- Available data -
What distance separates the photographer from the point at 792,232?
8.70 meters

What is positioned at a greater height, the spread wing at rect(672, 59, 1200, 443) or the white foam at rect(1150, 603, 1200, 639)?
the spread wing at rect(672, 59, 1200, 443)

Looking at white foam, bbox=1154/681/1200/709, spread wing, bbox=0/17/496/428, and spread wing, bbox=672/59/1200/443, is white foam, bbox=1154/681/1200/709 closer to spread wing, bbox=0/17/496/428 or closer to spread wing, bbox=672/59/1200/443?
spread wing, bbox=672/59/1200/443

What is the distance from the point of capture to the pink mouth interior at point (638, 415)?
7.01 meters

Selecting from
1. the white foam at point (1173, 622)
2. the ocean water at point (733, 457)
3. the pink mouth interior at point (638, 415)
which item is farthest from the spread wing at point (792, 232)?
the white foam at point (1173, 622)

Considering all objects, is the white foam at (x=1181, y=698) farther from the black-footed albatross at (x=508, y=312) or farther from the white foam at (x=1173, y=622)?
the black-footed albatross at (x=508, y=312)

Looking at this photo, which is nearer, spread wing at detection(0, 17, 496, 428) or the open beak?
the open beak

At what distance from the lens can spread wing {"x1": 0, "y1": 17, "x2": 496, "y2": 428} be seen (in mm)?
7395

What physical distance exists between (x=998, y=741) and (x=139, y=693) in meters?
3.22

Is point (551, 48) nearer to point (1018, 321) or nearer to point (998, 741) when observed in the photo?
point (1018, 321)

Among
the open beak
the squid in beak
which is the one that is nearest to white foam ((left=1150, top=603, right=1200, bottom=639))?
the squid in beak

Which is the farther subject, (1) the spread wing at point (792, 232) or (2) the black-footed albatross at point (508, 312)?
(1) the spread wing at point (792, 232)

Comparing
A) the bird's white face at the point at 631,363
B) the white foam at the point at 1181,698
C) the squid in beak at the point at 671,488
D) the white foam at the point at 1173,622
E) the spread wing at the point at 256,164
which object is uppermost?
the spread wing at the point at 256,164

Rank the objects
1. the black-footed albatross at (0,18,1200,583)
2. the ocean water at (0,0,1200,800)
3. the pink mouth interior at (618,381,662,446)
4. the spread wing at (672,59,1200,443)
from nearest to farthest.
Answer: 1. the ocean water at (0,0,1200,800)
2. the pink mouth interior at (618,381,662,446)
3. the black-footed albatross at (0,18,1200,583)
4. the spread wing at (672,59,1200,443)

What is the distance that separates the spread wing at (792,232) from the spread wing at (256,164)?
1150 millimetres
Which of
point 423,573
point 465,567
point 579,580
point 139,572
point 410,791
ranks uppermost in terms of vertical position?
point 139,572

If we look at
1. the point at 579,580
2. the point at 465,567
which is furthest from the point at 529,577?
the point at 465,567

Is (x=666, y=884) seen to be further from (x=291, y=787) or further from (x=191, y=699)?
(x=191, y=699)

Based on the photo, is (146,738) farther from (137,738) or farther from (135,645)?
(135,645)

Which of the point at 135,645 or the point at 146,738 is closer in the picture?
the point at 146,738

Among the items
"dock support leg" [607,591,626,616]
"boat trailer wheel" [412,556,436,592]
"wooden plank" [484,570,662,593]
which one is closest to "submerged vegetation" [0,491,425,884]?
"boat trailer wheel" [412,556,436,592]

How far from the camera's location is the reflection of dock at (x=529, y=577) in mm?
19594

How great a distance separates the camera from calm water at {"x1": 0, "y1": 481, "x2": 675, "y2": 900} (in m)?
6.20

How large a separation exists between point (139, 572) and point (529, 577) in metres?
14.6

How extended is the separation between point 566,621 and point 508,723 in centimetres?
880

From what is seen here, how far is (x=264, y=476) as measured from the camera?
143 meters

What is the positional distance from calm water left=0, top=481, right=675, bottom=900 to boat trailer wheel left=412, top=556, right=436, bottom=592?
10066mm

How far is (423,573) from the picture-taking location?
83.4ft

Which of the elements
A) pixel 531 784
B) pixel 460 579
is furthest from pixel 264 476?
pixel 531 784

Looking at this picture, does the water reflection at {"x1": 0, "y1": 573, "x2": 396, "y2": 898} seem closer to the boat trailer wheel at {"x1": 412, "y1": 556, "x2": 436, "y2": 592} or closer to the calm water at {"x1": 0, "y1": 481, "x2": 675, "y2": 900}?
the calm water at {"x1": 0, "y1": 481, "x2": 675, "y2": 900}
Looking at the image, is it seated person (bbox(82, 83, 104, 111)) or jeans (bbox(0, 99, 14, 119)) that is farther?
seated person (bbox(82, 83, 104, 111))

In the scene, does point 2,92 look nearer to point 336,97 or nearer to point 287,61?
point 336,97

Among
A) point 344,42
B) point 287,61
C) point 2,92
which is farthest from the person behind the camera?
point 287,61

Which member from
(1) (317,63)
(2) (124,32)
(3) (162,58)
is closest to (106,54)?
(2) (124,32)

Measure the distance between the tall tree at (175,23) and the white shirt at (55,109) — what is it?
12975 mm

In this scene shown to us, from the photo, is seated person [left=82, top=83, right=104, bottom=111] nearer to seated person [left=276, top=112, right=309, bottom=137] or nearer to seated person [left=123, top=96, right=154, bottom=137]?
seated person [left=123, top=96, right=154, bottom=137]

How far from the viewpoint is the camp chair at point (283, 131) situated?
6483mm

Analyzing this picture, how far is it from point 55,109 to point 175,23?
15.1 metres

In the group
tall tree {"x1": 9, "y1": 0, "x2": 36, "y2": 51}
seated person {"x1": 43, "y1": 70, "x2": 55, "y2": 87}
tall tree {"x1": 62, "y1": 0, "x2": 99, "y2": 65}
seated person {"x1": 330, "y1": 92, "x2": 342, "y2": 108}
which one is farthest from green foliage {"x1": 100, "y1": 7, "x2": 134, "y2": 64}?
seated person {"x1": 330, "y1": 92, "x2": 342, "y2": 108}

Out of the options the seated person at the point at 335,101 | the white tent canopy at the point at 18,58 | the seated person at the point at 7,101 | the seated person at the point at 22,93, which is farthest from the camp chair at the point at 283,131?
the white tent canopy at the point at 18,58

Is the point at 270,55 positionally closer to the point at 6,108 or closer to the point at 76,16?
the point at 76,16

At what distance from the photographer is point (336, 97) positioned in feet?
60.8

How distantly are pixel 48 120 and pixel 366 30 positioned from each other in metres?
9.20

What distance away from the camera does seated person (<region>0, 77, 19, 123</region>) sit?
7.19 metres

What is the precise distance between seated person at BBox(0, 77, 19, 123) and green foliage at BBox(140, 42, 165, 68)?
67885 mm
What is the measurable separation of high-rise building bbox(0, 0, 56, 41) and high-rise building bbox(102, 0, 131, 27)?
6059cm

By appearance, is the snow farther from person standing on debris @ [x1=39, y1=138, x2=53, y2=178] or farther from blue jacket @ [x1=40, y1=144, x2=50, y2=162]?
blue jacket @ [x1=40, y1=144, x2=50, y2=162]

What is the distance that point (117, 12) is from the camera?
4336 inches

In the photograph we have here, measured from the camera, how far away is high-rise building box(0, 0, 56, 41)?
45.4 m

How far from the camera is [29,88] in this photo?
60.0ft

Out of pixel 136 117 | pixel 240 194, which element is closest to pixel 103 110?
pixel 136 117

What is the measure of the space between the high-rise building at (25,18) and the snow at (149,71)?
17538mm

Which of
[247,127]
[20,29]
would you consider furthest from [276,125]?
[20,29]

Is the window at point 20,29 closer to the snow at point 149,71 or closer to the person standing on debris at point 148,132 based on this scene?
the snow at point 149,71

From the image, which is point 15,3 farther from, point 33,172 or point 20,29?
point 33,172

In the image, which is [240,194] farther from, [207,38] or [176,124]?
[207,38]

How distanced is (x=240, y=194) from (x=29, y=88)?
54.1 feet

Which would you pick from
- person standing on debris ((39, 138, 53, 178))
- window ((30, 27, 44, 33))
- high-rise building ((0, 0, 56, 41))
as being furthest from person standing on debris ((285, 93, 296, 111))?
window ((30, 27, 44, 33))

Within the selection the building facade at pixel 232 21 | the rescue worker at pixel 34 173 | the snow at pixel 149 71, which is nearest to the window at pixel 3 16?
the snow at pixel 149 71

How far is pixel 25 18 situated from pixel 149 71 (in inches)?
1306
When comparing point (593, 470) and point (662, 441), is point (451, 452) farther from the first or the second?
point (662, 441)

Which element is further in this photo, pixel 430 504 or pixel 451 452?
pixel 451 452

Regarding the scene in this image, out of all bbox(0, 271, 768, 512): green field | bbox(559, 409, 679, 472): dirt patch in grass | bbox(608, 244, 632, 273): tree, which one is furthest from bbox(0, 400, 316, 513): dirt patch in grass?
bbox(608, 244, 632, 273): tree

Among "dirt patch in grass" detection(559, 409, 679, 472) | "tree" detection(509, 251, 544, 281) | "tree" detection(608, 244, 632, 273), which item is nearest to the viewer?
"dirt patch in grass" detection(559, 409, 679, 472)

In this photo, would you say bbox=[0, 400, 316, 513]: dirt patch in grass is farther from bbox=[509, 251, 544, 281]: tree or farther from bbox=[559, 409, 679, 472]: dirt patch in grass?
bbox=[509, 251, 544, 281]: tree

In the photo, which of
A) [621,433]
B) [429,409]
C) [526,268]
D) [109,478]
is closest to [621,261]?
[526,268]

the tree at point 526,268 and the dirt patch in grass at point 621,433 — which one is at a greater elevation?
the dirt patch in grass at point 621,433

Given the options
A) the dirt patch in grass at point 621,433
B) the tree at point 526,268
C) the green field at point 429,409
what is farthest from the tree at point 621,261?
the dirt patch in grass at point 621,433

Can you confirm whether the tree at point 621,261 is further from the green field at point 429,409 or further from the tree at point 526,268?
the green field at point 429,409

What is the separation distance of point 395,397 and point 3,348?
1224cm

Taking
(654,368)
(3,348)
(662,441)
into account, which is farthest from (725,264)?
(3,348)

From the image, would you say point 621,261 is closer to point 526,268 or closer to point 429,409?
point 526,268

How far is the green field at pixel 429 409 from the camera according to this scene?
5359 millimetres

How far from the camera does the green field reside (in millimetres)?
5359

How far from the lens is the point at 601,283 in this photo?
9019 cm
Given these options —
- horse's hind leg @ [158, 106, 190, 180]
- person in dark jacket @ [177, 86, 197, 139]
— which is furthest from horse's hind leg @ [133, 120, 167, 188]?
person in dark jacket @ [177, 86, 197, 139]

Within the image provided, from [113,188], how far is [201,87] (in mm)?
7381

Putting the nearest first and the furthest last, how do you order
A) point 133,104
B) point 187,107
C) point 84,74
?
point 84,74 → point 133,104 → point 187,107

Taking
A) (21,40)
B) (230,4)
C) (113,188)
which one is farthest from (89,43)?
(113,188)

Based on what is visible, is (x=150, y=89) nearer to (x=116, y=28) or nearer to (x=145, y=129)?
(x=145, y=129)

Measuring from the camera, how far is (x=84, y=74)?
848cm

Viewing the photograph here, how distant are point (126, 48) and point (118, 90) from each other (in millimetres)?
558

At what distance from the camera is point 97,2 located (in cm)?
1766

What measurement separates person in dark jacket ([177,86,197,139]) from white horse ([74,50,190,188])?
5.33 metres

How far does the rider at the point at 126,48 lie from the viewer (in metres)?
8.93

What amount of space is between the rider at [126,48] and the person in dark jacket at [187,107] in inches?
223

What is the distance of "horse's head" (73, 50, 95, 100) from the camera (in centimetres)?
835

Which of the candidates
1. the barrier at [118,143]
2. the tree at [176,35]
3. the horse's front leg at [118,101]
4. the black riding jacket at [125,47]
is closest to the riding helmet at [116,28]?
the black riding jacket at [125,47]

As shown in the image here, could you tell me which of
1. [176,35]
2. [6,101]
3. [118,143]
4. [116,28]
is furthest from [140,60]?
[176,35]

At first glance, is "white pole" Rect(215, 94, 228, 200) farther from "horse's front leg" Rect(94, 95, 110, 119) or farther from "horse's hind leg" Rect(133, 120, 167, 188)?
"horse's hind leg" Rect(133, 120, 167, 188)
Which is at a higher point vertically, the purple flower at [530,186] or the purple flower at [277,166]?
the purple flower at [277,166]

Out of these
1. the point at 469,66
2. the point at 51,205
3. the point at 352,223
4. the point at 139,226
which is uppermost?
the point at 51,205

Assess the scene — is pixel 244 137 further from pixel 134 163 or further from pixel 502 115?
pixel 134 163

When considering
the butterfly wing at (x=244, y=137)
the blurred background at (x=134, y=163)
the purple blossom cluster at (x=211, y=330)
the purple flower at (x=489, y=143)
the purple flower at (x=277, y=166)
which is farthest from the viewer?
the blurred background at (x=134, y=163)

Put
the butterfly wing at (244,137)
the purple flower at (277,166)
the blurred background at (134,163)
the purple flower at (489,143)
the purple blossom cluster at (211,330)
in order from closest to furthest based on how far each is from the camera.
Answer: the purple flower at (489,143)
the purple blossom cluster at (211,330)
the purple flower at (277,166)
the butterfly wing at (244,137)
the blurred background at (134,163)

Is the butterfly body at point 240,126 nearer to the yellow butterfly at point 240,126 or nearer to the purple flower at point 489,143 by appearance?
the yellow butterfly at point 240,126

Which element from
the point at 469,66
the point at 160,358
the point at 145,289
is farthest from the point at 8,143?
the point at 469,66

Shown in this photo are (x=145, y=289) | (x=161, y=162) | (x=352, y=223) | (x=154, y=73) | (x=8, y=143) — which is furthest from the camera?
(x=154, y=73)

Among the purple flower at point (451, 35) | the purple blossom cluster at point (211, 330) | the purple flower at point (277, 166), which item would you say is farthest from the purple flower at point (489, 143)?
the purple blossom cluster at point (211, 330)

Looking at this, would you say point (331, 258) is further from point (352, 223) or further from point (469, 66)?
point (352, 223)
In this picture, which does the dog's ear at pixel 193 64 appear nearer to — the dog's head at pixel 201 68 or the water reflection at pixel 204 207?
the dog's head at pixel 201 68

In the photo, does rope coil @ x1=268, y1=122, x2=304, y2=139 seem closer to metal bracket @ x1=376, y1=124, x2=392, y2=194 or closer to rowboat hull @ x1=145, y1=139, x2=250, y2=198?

- Directive -
Using the material above, reproduce exactly the line that contains "Out of these" and all lines after it through the last one, and only those.

- In response -
Out of these
1. the point at 469,66
2. the point at 51,205
3. the point at 352,223
4. the point at 139,226
which is uppermost?
the point at 51,205

Assess the scene — is pixel 244 137 further from pixel 134 163 or further from pixel 502 115?
pixel 134 163

When considering
the butterfly wing at (x=244, y=137)
the blurred background at (x=134, y=163)
the purple blossom cluster at (x=211, y=330)
the purple flower at (x=489, y=143)
the purple flower at (x=277, y=166)
which is farthest from the viewer?
the blurred background at (x=134, y=163)

Put
the butterfly wing at (244,137)
the purple flower at (277,166)
the blurred background at (134,163)
the purple flower at (489,143)
the purple blossom cluster at (211,330)
in order from closest to furthest based on how far each is from the camera.
Answer: the purple flower at (489,143)
the purple blossom cluster at (211,330)
the purple flower at (277,166)
the butterfly wing at (244,137)
the blurred background at (134,163)

Is the butterfly body at point 240,126 nearer to the yellow butterfly at point 240,126 or nearer to the purple flower at point 489,143 by appearance?
the yellow butterfly at point 240,126

Which element from
the point at 469,66
the point at 160,358
the point at 145,289
is farthest from the point at 8,143?
the point at 469,66

Shown in this photo are (x=145, y=289) | (x=161, y=162) | (x=352, y=223) | (x=154, y=73) | (x=8, y=143) — which is furthest from the camera?
(x=154, y=73)

Among the purple flower at point (451, 35) | the purple blossom cluster at point (211, 330) | the purple flower at point (277, 166), which item would you say is farthest from the purple flower at point (489, 143)?
the purple blossom cluster at point (211, 330)

Looking at this, would you say point (331, 258) is further from point (352, 223) or further from point (469, 66)?
point (352, 223)
In this picture, which does the dog's ear at pixel 193 64 appear nearer to — the dog's head at pixel 201 68 or the water reflection at pixel 204 207?
the dog's head at pixel 201 68

In the photo, does rope coil @ x1=268, y1=122, x2=304, y2=139 seem closer to metal bracket @ x1=376, y1=124, x2=392, y2=194 or closer to rowboat hull @ x1=145, y1=139, x2=250, y2=198?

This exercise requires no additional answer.